23/07/2026
“Mamá papá, ya no quiero ir a taekwondo… quiero jugar fútbol.”
Y la verdad…
Después de un Mundial, pasamos semanas viendo partidos, goles, comerciales, entrevistas, videos en TikTok, niños con playeras de sus selecciones favoritas y conversaciones de fútbol por todos lados.
Es normal que despierte curiosidad.
Pero justo aquí comienza el verdadero trabajo de los padres.
Antes de cambiar de deporte, vale la pena hacerse una pregunta:
¿A mi hijo realmente le gusta el fútbol… o simplemente está viviendo la emoción del momento?
No hay absolutamente nada malo con el fútbol. Es uno de los deportes más hermosos y apasionantes del mundo. Si un niño lo practica por diversión o como complemento de otra disciplina, puede ser una gran experiencia.
Sin embargo, como padres debemos preguntarnos algo más importante:
¿Qué queremos que el deporte deje en nuestros hijos?
Porque elegir un deporte no solo es elegir una actividad para las tardes.
Es elegir el tipo de formación que recibirán durante años.
El fútbol siempre estará presente: en la televisión, en la escuela, en las calles, con los amigos y en el trabajo.
Y claro que todos hemos imaginado, aunque sea por un momento, que nuestro hijo podría ser el próximo Messi.
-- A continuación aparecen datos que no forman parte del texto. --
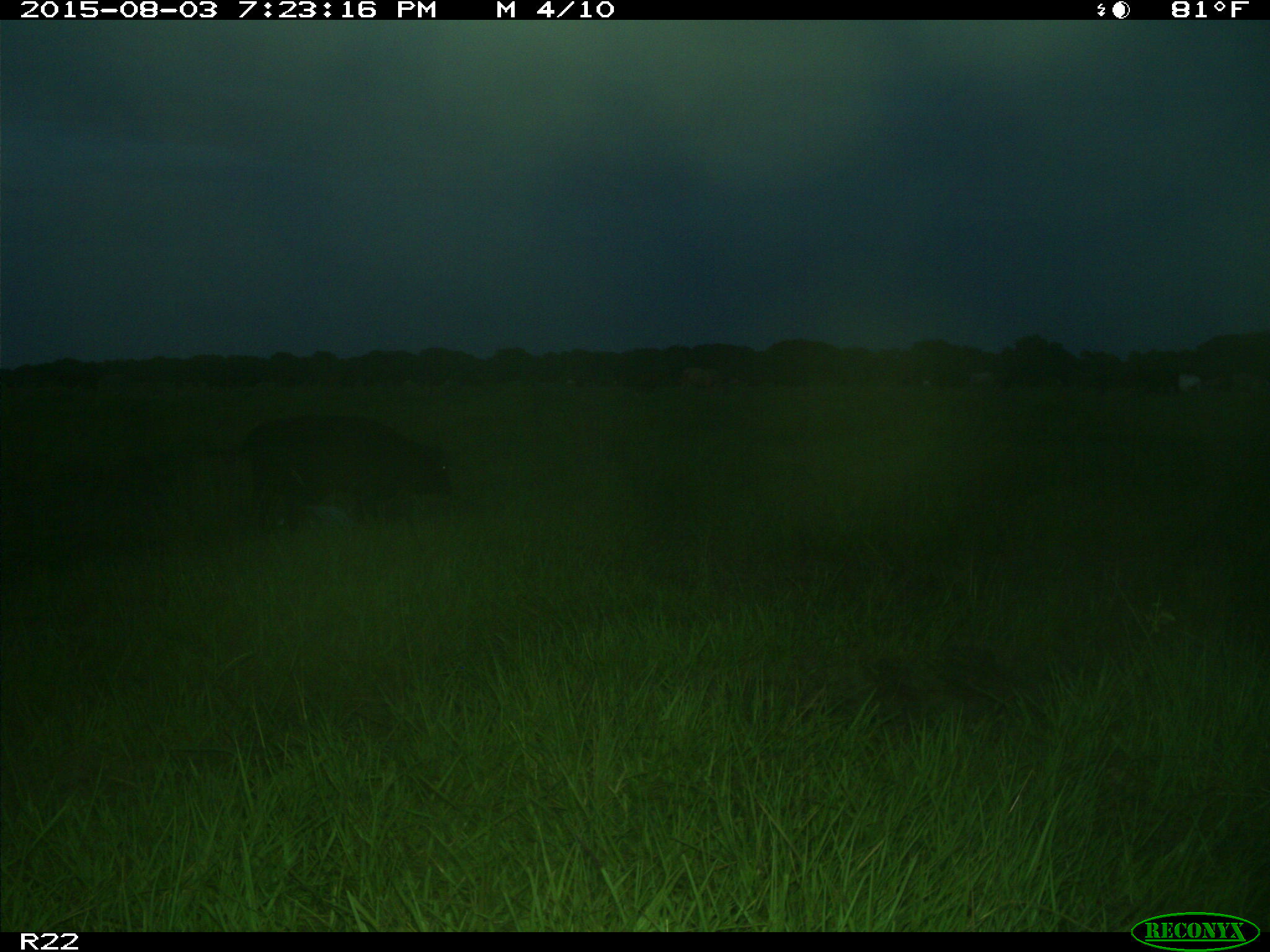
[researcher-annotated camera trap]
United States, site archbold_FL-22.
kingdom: Animalia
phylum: Chordata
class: Mammalia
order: Artiodactyla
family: Bovidae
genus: Bos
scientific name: Bos taurus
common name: domestic cow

Soñar no tiene nada de malo.
Pero más allá del sueño, conviene preguntarnos qué herramientas queremos darle para la vida.
¿Buscamos únicamente que juegue un deporte popular?
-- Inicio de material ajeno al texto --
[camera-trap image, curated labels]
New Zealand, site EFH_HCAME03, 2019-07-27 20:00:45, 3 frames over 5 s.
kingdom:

¿O buscamos una formación integral, donde aprenda disciplina, respeto, autocontrol, perseverancia, confianza en sí mismo y hasta defensa personal?
Al final, no se trata de decidir entre fútbol o taekwondo.
Se trata de elegir conscientemente qué tipo de persona queremos ayudar a formar.
Porque las modas pasan.
Los valores y el carácter permanecen toda la vida.